Scalability

Operating system upgrades at LinkedIn’s scale

Introduction

Completing recurring operating system (OS) upgrades on time and without impacting users can be challenging. For LinkedIn, completing these upgrades at a massive scale has its own complexities as we’re often facing multiple upgrades. To secure our platform and protect our members’ data, we needed a fast and reliable OS upgrade framework with little to no human intervention.

In this blog, we’ll introduce a newly developed system, Operating System Upgrade Automation (OSUA), which allows LinkedIn to scale OS upgrades. OSUA has been used for more than 200,000 upgrades on servers that host LinkedIn’s applications.

Key features

After learning the lessons from the past upgrades, here are four remarkable features that OSUA provides.

Zero impact

One of our key values at LinkedIn is putting our customers and members first. In engineering, this means site-up (linkedin.com can be accessed and served anytime from anywhere securely) is always our first priority. OSUA is designed with mechanisms to ensure that no user-facing impact is risked during OS upgrades on servers. Therefore, zero-impact always comes first before any other features in design decisions.

High throughput

LinkedIn has a growing footprint in its on-prem serving facilities that consists of hundreds of thousands of physical servers. To perform a timely upgrade, OSUA has a high upgrade throughput by leveraging parallelization and some applications’ ephemerality that does not sacrifice site-up or cause any performance regression in the middle of upgrades. During the most recent fleet level upgrades, OSUA was capable of upgrading more than 10x more hosts per day than the old mechanisms before. Currently, we are working towards the goal of upgrading 2x of what OSUA can do now.
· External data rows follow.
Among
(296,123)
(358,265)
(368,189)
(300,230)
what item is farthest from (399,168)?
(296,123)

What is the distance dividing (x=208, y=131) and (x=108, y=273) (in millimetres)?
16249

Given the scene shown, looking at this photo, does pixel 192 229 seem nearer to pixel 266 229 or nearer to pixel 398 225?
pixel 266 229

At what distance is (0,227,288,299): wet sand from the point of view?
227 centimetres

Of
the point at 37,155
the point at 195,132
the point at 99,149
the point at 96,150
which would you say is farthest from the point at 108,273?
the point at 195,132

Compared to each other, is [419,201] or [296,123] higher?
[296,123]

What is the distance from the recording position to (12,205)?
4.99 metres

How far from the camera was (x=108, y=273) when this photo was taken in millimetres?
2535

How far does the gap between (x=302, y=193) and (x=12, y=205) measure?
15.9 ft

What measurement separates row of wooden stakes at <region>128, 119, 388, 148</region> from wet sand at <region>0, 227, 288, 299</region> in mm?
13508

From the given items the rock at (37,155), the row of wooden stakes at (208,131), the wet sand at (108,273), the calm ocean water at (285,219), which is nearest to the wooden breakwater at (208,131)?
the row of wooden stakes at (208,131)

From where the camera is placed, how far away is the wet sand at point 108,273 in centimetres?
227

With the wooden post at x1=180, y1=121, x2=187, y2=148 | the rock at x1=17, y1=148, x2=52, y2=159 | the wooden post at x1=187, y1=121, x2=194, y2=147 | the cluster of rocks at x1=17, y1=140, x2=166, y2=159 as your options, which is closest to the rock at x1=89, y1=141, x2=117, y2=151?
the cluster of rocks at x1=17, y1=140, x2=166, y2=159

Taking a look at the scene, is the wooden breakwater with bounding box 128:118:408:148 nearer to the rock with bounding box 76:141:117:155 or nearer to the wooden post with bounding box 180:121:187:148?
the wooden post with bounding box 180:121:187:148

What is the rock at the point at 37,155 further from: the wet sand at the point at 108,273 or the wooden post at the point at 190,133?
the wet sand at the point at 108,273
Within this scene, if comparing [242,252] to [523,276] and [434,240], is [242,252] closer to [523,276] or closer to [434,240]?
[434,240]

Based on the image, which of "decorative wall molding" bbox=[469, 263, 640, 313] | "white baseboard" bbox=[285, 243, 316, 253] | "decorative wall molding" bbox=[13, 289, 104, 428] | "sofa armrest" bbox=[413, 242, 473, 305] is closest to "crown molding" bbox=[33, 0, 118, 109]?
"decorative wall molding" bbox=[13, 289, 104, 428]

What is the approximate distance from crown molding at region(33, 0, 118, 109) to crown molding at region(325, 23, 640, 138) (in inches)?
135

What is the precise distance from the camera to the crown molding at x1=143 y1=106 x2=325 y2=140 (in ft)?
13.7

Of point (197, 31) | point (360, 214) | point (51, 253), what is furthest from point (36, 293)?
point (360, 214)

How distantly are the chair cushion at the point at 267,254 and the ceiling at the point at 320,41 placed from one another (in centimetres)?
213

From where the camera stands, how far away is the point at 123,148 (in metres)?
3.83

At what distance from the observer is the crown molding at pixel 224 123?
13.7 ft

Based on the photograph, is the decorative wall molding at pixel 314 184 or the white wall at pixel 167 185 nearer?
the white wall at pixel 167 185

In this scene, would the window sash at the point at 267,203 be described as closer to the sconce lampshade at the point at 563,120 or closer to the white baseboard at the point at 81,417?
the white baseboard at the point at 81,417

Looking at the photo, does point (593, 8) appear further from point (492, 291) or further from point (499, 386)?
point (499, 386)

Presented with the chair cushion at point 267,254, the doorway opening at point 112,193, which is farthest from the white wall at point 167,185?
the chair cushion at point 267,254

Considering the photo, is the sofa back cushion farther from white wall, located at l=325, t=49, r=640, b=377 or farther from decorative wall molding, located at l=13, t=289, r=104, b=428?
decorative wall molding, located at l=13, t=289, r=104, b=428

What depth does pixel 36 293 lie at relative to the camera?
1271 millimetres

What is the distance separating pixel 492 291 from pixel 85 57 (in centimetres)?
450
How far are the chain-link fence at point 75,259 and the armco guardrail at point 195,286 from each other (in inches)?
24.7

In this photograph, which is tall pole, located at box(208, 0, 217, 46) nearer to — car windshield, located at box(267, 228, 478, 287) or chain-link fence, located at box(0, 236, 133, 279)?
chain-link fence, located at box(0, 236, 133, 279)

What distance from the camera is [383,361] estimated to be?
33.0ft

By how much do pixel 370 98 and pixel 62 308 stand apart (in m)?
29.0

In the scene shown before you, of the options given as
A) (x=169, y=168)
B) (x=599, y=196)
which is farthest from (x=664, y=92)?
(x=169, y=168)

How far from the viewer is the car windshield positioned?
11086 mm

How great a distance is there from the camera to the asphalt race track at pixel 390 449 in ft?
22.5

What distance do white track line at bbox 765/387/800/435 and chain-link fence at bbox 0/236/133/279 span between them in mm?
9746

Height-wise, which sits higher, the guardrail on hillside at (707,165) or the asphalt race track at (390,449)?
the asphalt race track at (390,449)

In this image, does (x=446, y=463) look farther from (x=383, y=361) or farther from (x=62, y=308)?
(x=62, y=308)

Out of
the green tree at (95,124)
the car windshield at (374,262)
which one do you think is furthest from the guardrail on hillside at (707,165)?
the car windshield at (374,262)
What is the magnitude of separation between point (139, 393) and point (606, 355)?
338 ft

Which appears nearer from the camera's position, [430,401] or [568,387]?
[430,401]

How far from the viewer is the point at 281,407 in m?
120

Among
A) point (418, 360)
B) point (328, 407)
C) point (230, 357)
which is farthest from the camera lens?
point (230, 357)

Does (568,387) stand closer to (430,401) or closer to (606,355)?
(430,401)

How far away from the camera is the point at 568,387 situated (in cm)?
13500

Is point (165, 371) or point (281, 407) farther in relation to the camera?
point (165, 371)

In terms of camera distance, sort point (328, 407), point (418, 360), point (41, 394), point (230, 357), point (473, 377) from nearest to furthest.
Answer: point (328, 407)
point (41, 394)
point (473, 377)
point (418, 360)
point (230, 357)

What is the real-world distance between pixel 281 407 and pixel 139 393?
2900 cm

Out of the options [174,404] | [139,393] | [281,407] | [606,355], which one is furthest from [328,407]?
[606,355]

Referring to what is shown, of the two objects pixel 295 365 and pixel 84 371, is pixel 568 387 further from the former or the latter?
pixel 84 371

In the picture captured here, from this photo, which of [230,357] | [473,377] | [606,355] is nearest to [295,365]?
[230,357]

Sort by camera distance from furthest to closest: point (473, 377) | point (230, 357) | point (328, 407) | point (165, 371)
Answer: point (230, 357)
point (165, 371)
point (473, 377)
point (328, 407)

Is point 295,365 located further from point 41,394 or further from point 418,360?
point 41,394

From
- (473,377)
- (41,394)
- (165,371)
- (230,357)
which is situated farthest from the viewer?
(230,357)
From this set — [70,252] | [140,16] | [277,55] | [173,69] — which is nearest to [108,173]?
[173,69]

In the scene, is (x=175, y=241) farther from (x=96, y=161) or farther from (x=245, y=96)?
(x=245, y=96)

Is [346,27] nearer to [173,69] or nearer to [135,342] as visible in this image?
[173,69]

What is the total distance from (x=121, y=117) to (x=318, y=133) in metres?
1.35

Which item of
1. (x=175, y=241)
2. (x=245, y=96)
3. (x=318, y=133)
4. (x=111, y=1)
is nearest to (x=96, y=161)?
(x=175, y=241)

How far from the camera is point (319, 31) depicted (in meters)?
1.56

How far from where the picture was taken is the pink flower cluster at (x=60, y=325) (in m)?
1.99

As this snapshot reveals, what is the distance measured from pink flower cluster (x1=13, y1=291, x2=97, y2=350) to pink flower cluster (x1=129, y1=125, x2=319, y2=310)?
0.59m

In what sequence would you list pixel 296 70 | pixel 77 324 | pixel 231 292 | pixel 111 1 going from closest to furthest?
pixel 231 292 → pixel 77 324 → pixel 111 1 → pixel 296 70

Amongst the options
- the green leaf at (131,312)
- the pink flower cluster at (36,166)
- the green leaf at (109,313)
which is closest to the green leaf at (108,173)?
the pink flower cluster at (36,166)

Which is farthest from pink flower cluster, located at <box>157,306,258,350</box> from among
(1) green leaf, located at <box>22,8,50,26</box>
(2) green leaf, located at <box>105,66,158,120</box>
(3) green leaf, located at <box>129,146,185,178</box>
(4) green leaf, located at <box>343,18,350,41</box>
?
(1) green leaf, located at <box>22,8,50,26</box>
Support heterogeneous environments

The LinkedIn serving environment consists of various natures that include, but are not limited to, stateless applications, stateful systems (explained in detail later in the post), infrastructure services, etc. They are hosted in multiple locations, managed by a variety of schedulers, ranging from Rain and Kubernetes to Yarn, and most are deployed in a multi-tenant fashion. OSUA currently supports approximately 94% of the LinkedIn footprint that is made up by these systems and its coverage continues to increase.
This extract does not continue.